Generate and sign the SAML assertion ourselves.
"""
user_id = self.sf_user_id
unsigned_assertion = sf_saml.generate_assertion(
sf_root_url=self.server_url,
user_id=user_id,
client_id=self.oauth_client_id
)
signed = sf_saml.sign_assertion(unsigned_assertion, self.private_key)
return base64.b64encode(signed).decode("ascii").replace('\n', '')
def get_access_token(self, assertion=None):
if not assertion:
assertion = self.get_local_assertion()
token_request = dict(
client_id=self.oauth_client_id,
company_id=self.company_id,
grant_type='urn:ietf:params:oauth:grant-type:saml2-bearer',
assertion=assertion,
new_token='true'
)
response = requests.post(self.access_token_url, data=token_request)
print(response.text)
token_data = response.json()
return (token_data['access_token'], token_data['expires_in'])
Bringing Everything Together
from sap_sf import SFSession
import requests
company = "your company id"
client_id = "the oauth api (app) id from successfactors"
private_key = "your private key as pem" #I created a key with openssl.
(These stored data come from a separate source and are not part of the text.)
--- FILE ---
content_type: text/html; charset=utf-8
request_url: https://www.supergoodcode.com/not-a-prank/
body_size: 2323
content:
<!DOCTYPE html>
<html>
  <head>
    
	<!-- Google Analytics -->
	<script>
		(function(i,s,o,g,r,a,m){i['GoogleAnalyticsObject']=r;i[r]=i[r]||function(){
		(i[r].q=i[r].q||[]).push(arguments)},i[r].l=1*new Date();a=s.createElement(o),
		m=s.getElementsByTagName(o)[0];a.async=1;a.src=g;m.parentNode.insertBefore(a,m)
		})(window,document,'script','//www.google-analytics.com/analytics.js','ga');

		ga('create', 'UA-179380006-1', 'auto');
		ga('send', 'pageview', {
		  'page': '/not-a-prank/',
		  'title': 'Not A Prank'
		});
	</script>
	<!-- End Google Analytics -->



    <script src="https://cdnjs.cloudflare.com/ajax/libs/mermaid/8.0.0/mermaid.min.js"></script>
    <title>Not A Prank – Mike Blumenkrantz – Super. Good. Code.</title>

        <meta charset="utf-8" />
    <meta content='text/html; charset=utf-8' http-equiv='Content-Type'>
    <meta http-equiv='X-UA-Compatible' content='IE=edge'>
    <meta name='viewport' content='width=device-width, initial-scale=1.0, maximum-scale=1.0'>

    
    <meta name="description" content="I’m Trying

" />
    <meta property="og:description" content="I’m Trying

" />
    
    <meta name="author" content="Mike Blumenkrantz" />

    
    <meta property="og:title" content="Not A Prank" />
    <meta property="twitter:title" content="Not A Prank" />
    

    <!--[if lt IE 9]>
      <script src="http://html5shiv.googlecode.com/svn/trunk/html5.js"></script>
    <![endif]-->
The one from successfactors did not work for me
username = "the username in SF to access the API"
session = SFSession("https://api2.successfactors.eu", company, client_id, private_key, username)
bearer = session.get_access_token()
#print(bearer)
bearer = "Bearer " + bearer[0]
headers = {'Authorization': bearer}
url=f'https://api2.successfactors.eu/odata/v2/User?$format=JSON'
response = requests.get(url,headers=headers, cert=(), timeout=(200))
I hope this helps someone out there.